アカサカベースが選ぶ、秘蔵の名盤 第13話
沢田研二「Julie ジュリー」
このアルバムは、沢田研二がザ・タイガースに在籍中の1969年12月に発売された、初のソロアルバムである。タイガースを一足先に脱退してアルバムを制作していた、加橋かつみに対抗するかたちで制作されたというだけあって、アルバム内の全曲を作詞 安井かずみ、作曲 村井邦彦、編曲 東海林修という一流作家が手掛けている。大半がバラードという構成も異色だが、とにかく同じ作家陣による佳曲がずらりと並び、アルバム一枚がトータルなコンセプトで編まれているのが素晴らしい。
カバーデザインは、白とグレーにグラデーションされた紙ジャケに、透明フィルムに印刷されたジュリーの顔が重なるという非常に凝ったつくりだ。裏面には、安井かずみと村井邦彦が洋館に佇んだ写真(壁には東海林修のポートレート)の中央椅子に、やはり半透明のジュリーが重ね合わさるという仕組み。このアルバムにかけた渡辺プロや制作陣のただならぬ思いが伝わってくる仕様となっている。
しかも、特大のサイケデリックなデザインのポスターが付属しており、その裏面には夢の島でコートを着たジュリーが佇む写真の右側に歌詞が印刷されているという凝ったものだ。
安井かずみと村井邦彦の共同作業は息の合ったもので、手抜きは一切感じられない。また、この時代ならではのフルオーケストラによる編曲が実に秀逸で、タイガースのようなバンドサウンドとは次元の異なる奥行きのある音世界を構築して沢田の歌を支えている。
1曲目の「君を許す」は、同年にタイガースの曲としてもシングルカットされた曲。歌手、沢田研二としての力量が試されたともいえる曲で、布施明ばりの熱唱がフューチャーされる。
4曲目の「愛のプレリュード」は、バラード調ではじまって途中から転調するミュージカル調の作品。バックを奏でるストリングスが流麗な雰囲気を醸し出す。
6曲目「バラを捨てて」は、ストリングスのピチカートからはじまる小粋な曲。この曲でも流麗なストリングスがヴォーカルを支えるように美しく調和のとれた響きを奏でる。
9曲目の「ひとりぼっちのバラード」は、村井邦彦らしい希望の感じられる明るいメロディーが爽やかな印象を与えるスローバラード。
11曲目「マイ・ラブ」は、コンセプトアルバムの終わりへと導くサブエンディング的な作品。そして、エンディング曲となる12曲目の「愛の世界のために」では、〜世界をもう一度 光と希望に満たしてくれた 君こそ命 何にもかえがたい〜という歌いだして綴られる、慈愛に満ちた愛への讃歌で締めくくられる。
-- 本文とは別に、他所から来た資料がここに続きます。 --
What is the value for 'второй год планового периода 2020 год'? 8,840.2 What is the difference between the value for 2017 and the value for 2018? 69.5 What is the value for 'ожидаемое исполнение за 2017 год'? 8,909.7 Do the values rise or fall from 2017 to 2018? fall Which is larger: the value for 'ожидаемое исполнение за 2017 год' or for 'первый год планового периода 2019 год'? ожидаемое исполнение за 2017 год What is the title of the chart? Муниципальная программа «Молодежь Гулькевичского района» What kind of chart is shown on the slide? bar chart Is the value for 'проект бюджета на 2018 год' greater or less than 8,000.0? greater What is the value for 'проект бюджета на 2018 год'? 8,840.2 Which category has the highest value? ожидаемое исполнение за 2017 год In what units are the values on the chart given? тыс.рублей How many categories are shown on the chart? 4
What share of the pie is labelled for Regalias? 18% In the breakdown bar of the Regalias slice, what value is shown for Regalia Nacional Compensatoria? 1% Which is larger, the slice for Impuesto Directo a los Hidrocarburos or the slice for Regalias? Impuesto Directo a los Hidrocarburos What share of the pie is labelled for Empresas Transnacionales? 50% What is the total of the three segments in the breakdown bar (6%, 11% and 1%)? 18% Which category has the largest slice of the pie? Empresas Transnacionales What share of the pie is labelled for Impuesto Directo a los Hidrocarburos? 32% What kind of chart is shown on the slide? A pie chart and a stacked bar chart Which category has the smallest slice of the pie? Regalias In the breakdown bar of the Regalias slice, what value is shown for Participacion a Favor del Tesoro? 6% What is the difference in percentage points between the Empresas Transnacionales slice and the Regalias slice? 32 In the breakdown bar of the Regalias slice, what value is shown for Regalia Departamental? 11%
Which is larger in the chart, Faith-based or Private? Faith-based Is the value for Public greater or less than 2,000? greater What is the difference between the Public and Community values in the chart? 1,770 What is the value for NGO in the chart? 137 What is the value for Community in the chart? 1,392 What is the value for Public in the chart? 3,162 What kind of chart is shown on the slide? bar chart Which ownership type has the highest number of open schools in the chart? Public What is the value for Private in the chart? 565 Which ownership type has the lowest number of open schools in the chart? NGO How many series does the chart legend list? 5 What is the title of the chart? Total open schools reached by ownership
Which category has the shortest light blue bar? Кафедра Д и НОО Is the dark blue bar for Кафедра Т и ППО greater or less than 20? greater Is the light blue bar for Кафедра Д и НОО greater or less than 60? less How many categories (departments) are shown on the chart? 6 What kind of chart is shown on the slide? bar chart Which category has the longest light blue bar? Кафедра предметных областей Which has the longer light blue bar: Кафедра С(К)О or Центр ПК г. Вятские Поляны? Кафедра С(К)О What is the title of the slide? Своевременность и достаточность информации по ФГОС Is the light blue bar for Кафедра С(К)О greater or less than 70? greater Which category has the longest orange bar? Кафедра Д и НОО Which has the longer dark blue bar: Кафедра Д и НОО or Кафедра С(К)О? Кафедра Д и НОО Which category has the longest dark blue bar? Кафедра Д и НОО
アルバムを聴き終えた印象は、沢田の甘い声の印象もさることながら、愛に関する一連のストーリーが流麗なストリングスと共に綴られていく、一種の歌劇を体験した気にさせられたということ。それにしても、ファーストアルバムからいきなりこれだけの作品を録音するというのは、本人にとってもかなりのチャレンジだったに違いない。
1作目にして完成されたクオリティーを感じさせるこのアルバムは、GS人気が衰退していくなかで新基軸を打ち出すと同時に商業的にも成功を収め、発売後の1ヶ月で10万枚を超すヒットとなった。沢田研二のソロアルバムというより、安井かずみ、村井邦彦、東海林修という稀代の作家3人とのコラボレーション作品という意味合いが強い。1960年代の最後を飾ったジャパニーズポップスの傑作といっていいだろう。